[Your task]: Continue the description of the social network system after its last sentence.

[Text shown]:
Content starts
With some embodiments, the social network service may include one or more activity and/or event tracking components, which generally detect various member-related activities and/or events, and then store information relating to those activities/events in the database with reference number 20. For example, the tracking components may identify when a member makes a change to some attribute of his or her member profile, or adds a new attribute. Additionally, a tracking component may detect the interactions that a member has with different types of content. Such information may be used, for example, by one or more recommendation engines to tailor the content presented to a particular member, and generally to tailor the member experience for a particular member.
The application logic layer includes various application server components, which, in conjunction with the user interface component 14, generate various user interfaces (e.g., web pages) with data retrieved from various data sources in the data layer. With some embodiments, individual application server components are used to implement the functionality associated with various applications, services and features of the social network service. For instance, a messaging application, such as an email application, an instant messaging application, a social networking application native to a mobile device, a social networking application installed on a mobile device, or some hybrid or variation of these, may be implemented with one or more application server components implemented as a combination of hardware and software elements. Of course, other applications or services may be separately embodied in their own application server components.
As shown in
The social network system 10 may provide a broad range of applications and services that allow members the opportunity to share and receive information, often customized to the interests of the member. For example, with some embodiments, the social network system 10 may include a photo sharing application that allows members to upload and share photos with other members or a slide sharing application which allows members to upload slide decks for sharing among other members. With some embodiments, members of a social network system 10 may be able to self-organize into groups, or interest groups, organized around a subject matter or topic of interest. Accordingly, the data for a group may be stored in a database (not shown). When a member joins a group, his or her membership in the group will be reflected in the social graph data stored in the database 18. With some embodiments, members may subscribe to or join groups affiliated with one or more companies. For instance, with some embodiments, members of the social network system 10 may indicate an affiliation with a company at which they are employed, such that news and events pertaining to the company are automatically communicated to the members. With some embodiments, members may be allowed to subscribe to receive information concerning companies other than the company with which they are employed. Here again, membership in a group, a subscription or following relationship with a company or group, as well as an employment relationship with a company, are all examples of the different types of relationships that may exist between different entities, as defined by the social graph and modelled with the social graph data of the database 18.
Content ends
[Material shown]:
Content starts
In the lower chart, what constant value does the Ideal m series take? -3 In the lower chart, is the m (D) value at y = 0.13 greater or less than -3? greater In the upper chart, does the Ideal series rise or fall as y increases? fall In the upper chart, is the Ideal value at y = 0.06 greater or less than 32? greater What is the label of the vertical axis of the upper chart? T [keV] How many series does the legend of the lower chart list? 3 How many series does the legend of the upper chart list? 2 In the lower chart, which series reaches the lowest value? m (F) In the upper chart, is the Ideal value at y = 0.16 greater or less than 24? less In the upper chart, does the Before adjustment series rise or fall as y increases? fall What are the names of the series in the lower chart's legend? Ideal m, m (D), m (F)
Content ends
Content starts
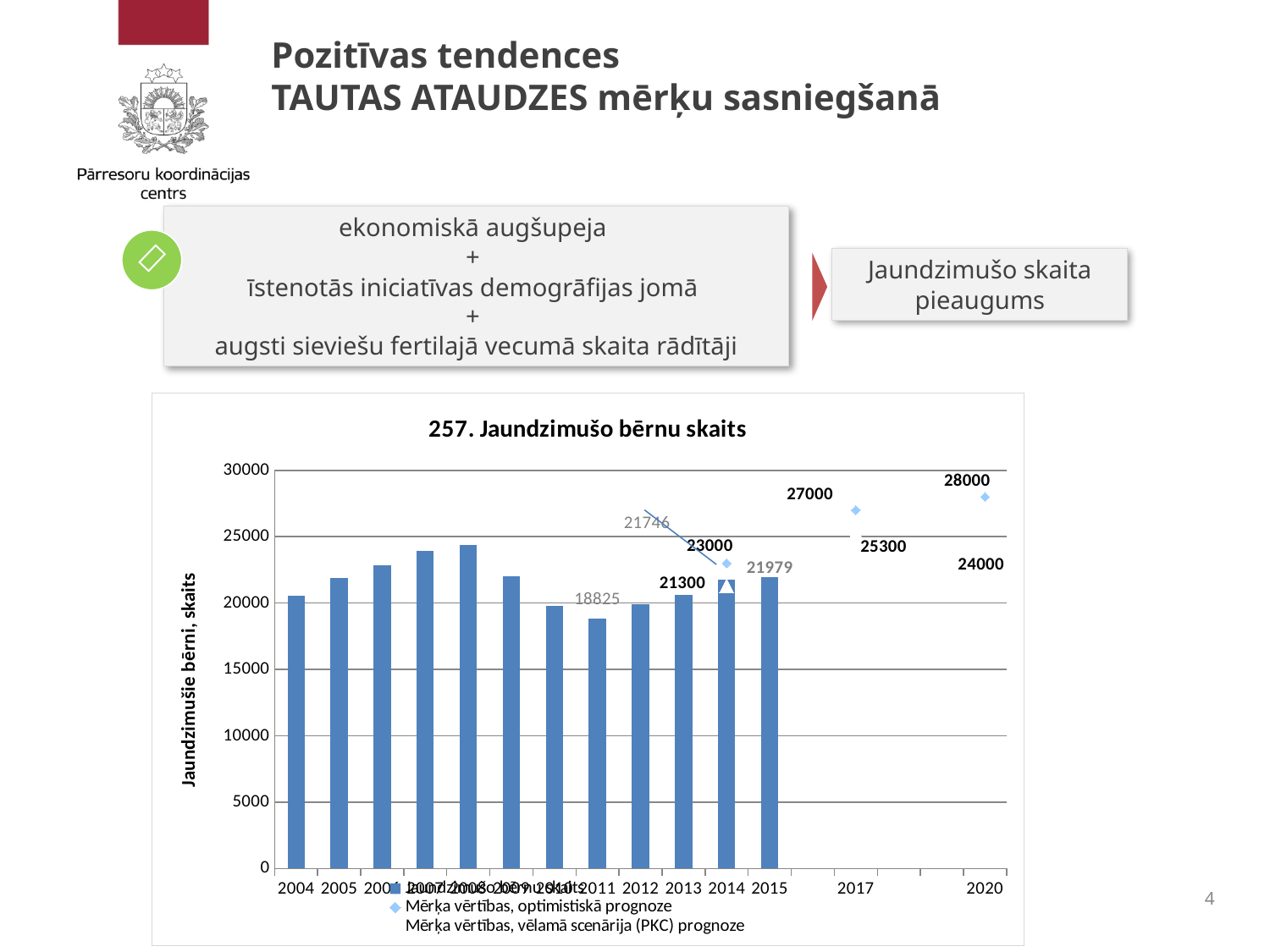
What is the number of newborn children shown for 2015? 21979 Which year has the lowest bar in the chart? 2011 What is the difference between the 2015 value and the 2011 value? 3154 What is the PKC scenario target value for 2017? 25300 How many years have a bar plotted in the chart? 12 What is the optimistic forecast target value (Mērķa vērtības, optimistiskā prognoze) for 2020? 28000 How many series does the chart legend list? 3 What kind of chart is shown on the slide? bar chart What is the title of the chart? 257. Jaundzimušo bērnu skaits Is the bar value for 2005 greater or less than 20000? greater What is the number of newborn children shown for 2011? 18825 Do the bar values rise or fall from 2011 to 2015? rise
Content ends
[Exercise response]:
The access component 210 receives sets of publication data on the social network system 10. In various example embodiments, the access component 210 accesses the sets of publication data via a network connection between the social network system 10 and the content insertion machine 22, where the content insertion machine 22 is implemented in a standalone or otherwise networked relationship to the social network system 10.
The division component 220 determines sets of content divisions among content pages within sets of publication data received by the access component 210. The division component 220 may identify or otherwise determine content divisions using tables of contents, content elements of the set of content pages, metadata for the content pages or the set of publication data, or any other suitable information. In identifying the set of content divisions, the division component 220 may identify sections within the content pages of the sets of publication data. In some instances, as described in more detail below, the division component 220 may determine insertion points based on the content divisions. The division component 220 may store indications of the insertion points in an index page. The index page may be stored in a database accessible by the content insertion machine 22 during execution of processes for selecting and inserting content into insertion points.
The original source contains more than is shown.